#### Problem:
Return, word for word, the stretch of the passage below on drug interactions in elderly patients from "Moreover, the share" to "institutional ethical committee.", including both of those phrases.

------ Selected passage ------

Preventable drug interactions are the cause of approximately 20 - 30% of all adverse drug reactions (ADRs), of which 70% requires clinical attention and 1 - 2% is even life threatening and also account for one-half of all ADR costs 1, 4.
The issue of DDIs need more attention in elderly hospitalized patients due to severity of disease, chronic diseases, comorbid conditions, polypharmacy, complex therapeutic regimen and frequent modification in therapy 5, 6. Several factors increase the complexity of management of drug interactions in elderly people such as age-related physiological changes in pharmacokinetic and pharmacodynamic characteristics, polypharmacy, impairment in many organ functions particularly liver and kidney, multiple disorders, inter individual variability, frailty, reduced homeostasis, psychological factors, inadequate nutritional status, unintentional noncompliance and increased sensitivity to drug effects, leading to a higher percentage of ADR 7 - 9. Iatrogenic complications which are one of the major problems affecting the elderly may be primarily attributed to polypharmacy 2.
It has been reported that the actual risk of DDI increases from 16% with three medications to 72% with six medications and 100% with seven or more medications 10. Thus for elderly patients, poly-pharmacy complicates drug therapy, increases economical burden and is a challenge for healthcare professionals 11. Although DDIs are one of the most significant problems with drug prescribing, most physicians are not fully aware of all major and clinically important drug interactions or underestimate the risk of co-administration of multiple drugs 12.
Moreover, the share and size of elderly population is increasing over time which is becoming a major concern for a developing country like India as it pose a mounting pressure on various socio-economic fronts especially in the field of healthcare 13,14. Though there is a substantial amount of literature on adverse drug interactions, it is difficult to accurately estimate their incidence, mainly because of different study design, populations, frequency measures and classification systems 15. However, minimising or avoiding adverse drug reactions in elderly persons is a rational goal on both personal and socioeconomic levels. The knowledge of the incidence and predictors of DDI-related ADRs could aid in the development of preventive practices and policies 16.
Ethical Clearance: The ethical clearance for the study was obtained from the local institutional ethical committee.
MATERIALS AND METHODS: All patients admitted to the general medicine and surgery wards were screened on a daily basis to enroll in to the study. Elderly patients receiving more than one drug and admitted for more than a day was the inclusion criteria to enroll subjects in to the study. Patients who satisfied the study criteria were enrolled and followed till the day of discharge. Patient’s demographic details, present and past medical history as well as current medications were collected from various sources and documented. Prescribed medications were classified according to the first level of anatomical therapeutic chemical (ATC) classification system as recommended by World Health Organization (WHO).

------ Data extracts ------

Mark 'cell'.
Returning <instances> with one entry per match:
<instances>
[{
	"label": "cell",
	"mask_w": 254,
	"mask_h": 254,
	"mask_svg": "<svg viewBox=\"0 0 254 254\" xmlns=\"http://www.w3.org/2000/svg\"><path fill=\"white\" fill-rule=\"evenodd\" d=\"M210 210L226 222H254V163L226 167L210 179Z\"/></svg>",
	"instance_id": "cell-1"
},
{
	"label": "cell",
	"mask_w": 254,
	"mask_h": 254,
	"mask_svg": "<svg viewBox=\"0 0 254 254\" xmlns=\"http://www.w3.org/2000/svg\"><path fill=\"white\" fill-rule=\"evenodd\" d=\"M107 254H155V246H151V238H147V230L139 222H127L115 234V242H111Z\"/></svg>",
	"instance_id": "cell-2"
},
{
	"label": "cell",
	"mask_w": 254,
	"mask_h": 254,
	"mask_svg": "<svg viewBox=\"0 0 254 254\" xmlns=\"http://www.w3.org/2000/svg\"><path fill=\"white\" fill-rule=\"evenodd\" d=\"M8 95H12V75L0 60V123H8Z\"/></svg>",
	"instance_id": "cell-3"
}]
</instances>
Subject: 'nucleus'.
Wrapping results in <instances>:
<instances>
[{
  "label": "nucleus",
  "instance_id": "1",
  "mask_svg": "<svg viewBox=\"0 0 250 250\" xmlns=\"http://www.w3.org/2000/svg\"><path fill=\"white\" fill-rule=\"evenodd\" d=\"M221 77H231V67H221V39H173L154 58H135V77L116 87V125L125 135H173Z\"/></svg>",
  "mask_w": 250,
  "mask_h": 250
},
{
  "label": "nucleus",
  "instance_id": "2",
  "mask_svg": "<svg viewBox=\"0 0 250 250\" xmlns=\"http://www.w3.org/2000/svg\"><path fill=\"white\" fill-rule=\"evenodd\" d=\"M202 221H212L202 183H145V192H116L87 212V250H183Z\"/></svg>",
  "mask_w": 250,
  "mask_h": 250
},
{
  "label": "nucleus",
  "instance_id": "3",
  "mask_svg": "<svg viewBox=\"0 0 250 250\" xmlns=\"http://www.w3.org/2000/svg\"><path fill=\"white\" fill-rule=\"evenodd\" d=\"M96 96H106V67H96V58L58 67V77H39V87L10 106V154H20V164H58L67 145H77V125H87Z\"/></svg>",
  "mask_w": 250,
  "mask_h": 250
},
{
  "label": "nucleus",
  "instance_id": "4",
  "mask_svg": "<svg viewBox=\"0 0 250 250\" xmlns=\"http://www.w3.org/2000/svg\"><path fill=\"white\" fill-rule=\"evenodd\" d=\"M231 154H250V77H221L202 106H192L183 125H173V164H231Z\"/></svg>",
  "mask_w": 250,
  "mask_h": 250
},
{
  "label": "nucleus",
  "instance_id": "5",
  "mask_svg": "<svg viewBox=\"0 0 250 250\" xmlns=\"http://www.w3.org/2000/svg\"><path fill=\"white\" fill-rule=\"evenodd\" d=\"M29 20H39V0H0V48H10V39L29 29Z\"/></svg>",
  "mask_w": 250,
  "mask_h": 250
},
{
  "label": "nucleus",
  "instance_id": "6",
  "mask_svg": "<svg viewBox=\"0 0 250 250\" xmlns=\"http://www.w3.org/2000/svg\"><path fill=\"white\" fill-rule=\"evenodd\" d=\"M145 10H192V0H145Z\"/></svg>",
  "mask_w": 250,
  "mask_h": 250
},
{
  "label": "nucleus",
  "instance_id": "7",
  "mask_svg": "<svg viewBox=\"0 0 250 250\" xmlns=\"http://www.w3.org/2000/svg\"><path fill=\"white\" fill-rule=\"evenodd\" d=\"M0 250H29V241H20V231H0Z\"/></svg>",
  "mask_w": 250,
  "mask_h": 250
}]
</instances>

------

#### Expected output:
Moreover, the share and size of elderly population is increasing over time which is becoming a major concern for a developing country like India as it pose a mounting pressure on various socio-economic fronts especially in the field of healthcare 13,14. Though there is a substantial amount of literature on adverse drug interactions, it is difficult to accurately estimate their incidence, mainly because of different study design, populations, frequency measures and classification systems 15. However, minimising or avoiding adverse drug reactions in elderly persons is a rational goal on both personal and socioeconomic levels. The knowledge of the incidence and predictors of DDI-related ADRs could aid in the development of preventive practices and policies 16.
Ethical Clearance: The ethical clearance for the study was obtained from the local institutional ethical committee.